> _WORK REQUEST_: Exactly as they appear below, repeat the lines from the one with "Acute Flaccid Paralysis ( Afp )" through the one with "Joven y Alocada (2012) [Latino]". Drop every picture.

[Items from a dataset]
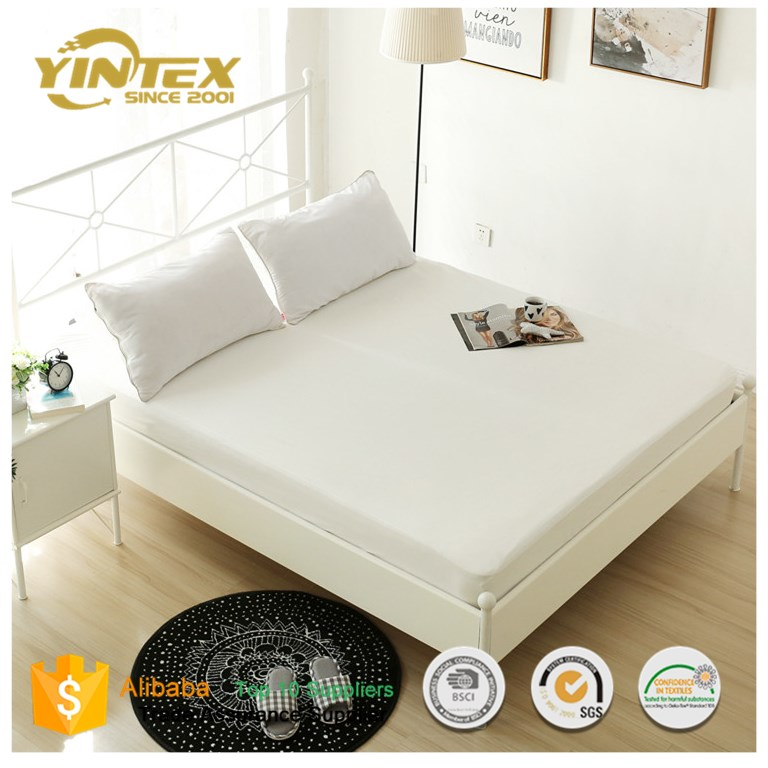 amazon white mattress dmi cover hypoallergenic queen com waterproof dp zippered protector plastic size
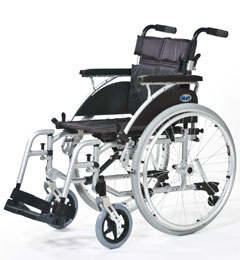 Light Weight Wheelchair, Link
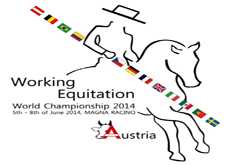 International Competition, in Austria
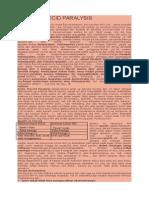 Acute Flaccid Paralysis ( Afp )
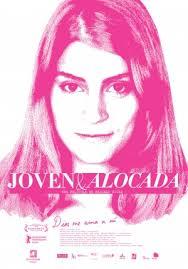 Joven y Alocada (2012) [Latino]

==

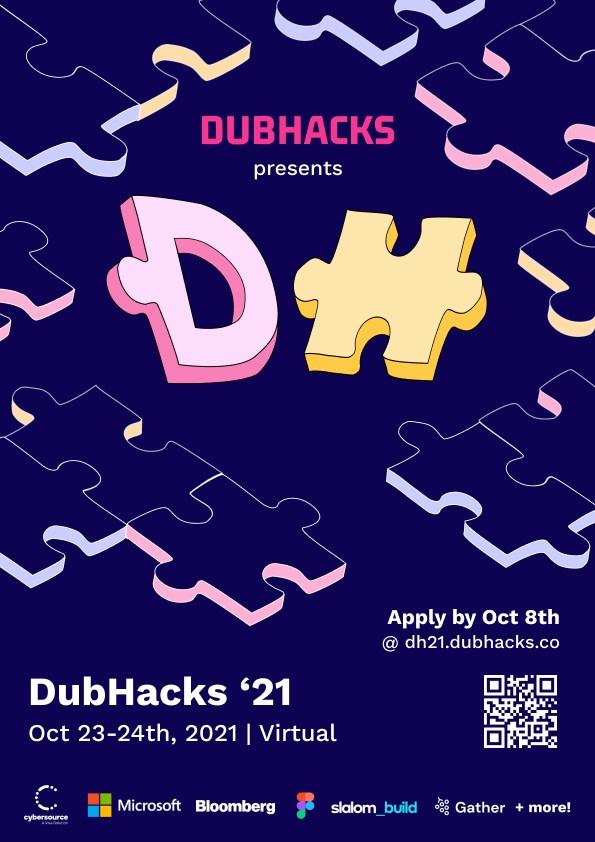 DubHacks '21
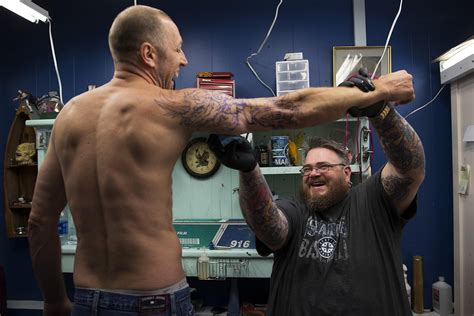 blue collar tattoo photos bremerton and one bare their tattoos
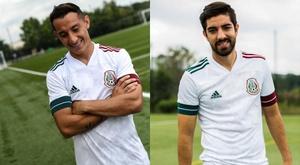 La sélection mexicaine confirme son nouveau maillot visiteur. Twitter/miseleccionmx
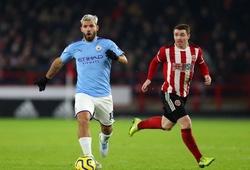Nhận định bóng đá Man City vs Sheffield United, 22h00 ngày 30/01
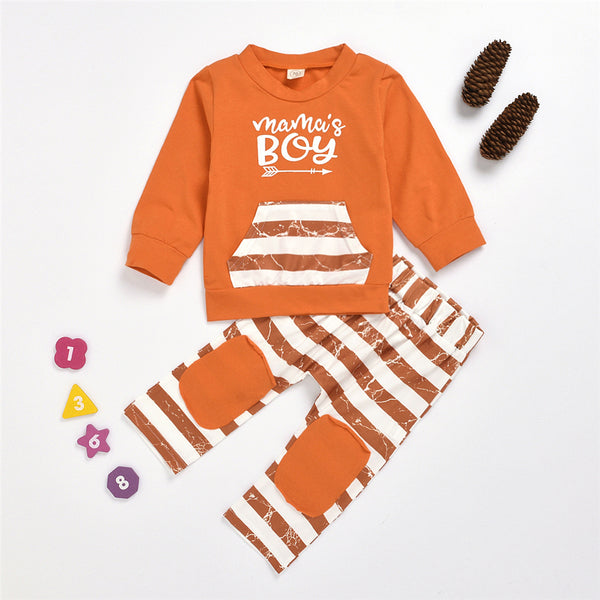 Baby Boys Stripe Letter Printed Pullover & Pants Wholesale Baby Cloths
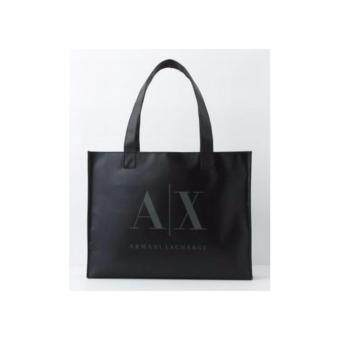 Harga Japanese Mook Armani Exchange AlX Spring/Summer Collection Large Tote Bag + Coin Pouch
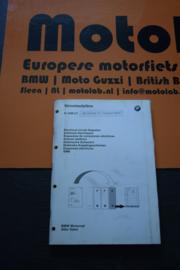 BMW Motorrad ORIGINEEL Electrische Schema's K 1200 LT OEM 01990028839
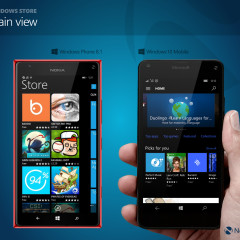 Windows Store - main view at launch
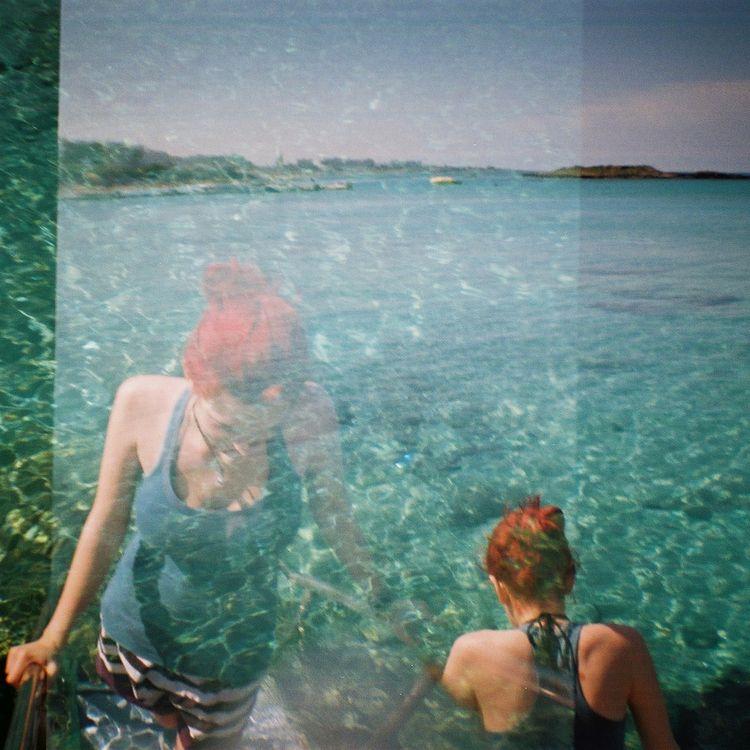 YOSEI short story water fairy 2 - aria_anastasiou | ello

> _OUTPUT FOR THIS TASK_:
 Acute Flaccid Paralysis ( Afp )
 Joven y Alocada (2012) [Latino]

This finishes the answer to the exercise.